* [PAGE EXTRACT]:
Hao Liu OS <h...@os.amperecomputing.com> writes:
> Hi Richard,
>
> Update the patch with a simple case (see below case and comments).  It shows 
> a live stmt may not have reduction def, which introduce the ICE.
>
> Is it OK for trunk?

OK, thanks.

Richard

> ----
> Fix the assertion failure on empty reduction define in info_for_reduction.
> Even a stmt is live, it may still have empty reduction define.  Check the
> reduction definition instead of live info before calling info_for_reduction.
>
> gcc/ChangeLog:
>
>         PR target/110625
>         * config/aarch64/aarch64.cc (aarch64_force_single_cycle): check
>         STMT_VINFO_REDUC_DEF to avoid failures in info_for_reduction.
>
> gcc/testsuite/ChangeLog:
>
>         * gcc.target/aarch64/pr110625_3.c: New testcase.
> ---
>  gcc/config/aarch64/aarch64.cc                 |  2 +-
>  gcc/testsuite/gcc.target/aarch64/pr110625_3.c | 34 +++++++++++++++++++
>  2 files changed, 35 insertions(+), 1 deletion(-)

* [MATERIAL PROVIDED]:
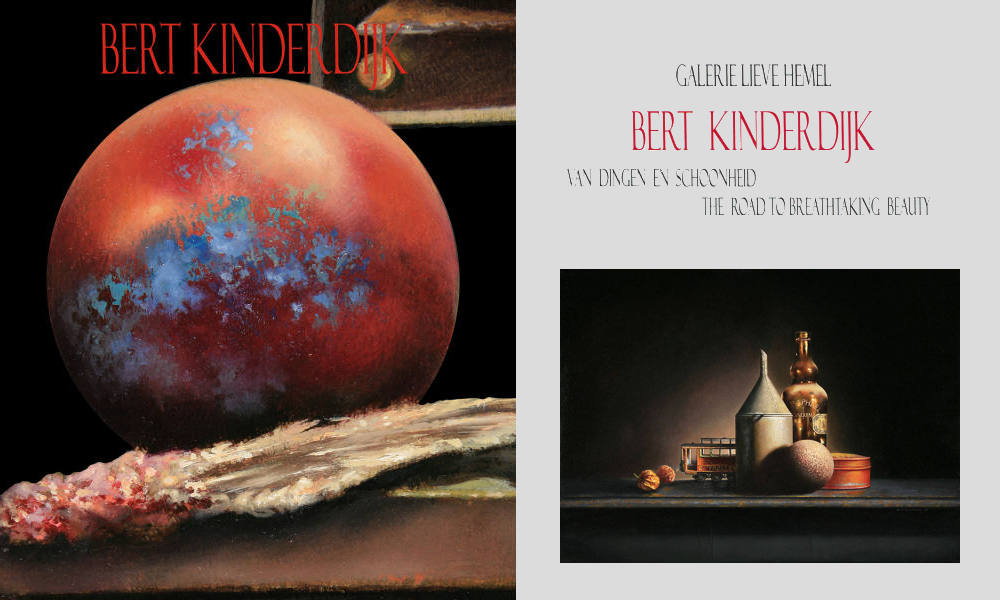 Van gewone dingen en schoonheid Bert Kinderdijk 2026 Expositie Galerie Lieve Hemel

* [TASK]: Can you set down, word for word, the stretch of the GCC patch email above that begins at the words "Hao Liu OS <h...@os.amperecomputing.com>" and stops after "introduce the ICE."?

* [EXERCISE RESPONSE]:
Hao Liu OS <h...@os.amperecomputing.com> writes:
> Hi Richard,
>
> Update the patch with a simple case (see below case and comments).  It shows 
> a live stmt may not have reduction def, which introduce the ICE.